Mitchell v. W. Res. Agency, Unpublished Decision (5-18-2006)

2006 Ohio 2475
CourtOhio Court of Appeals
DecidedMay 18, 2006
DocketNo. 86708.
StatusUnpublished
Cited by4 cases

This text of 2006 Ohio 2475 (Mitchell v. W. Res. Agency, Unpublished Decision (5-18-2006)) is published on Counsel Stack Legal Research, covering Ohio Court of Appeals primary law. Counsel Stack provides free access to over 12 million legal documents including statutes, case law, regulations, and constitutions.

Bluebook
Mitchell v. W. Res. Agency, Unpublished Decision (5-18-2006), 2006 Ohio 2475 (Ohio Ct. App. 2006).

Opinion

JOURNAL ENTRY AND OPINION
{¶ 1} Luann Mitchell, the former guardian of Bertha Washington, appeals from the order of the trial court that awarded Western Reserve Area Agency on Aging ("WRAAA") $42,815.79 in attorney fees and expenses as a sanctions against Mitchell, and which reduced Mitchell's claim for attorney fees from the guardianship estate. For the reasons set forth below, we reverse and remand the award as to WRAAA and affirm as to Mitchell's claim for attorney fees.

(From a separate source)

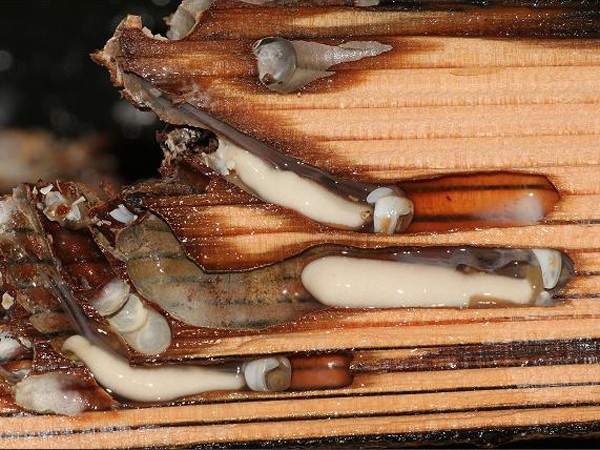 Ở phía đuôi hà có hai ống và hai ống này có thể thò ra thụt vào.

{¶ 2} The facts of this matter have been set forth inMitchell v. Reserve Area Agency on Aging, 2004-Ohio-4353 ("Mitchell I"), as follows:

{¶ 3} "In 1999, Mitchell, an attorney, was appointed as guardian of the estate of the then ninety-year-old Bertha Washington [who subsequently died in 2003]. Because the ward wanted to stay in her home, she was enrolled in WRAAA's PASSPORT program which provides Medicaid services and benefits for homebound seniors, but not to residents of rehabilitation centers.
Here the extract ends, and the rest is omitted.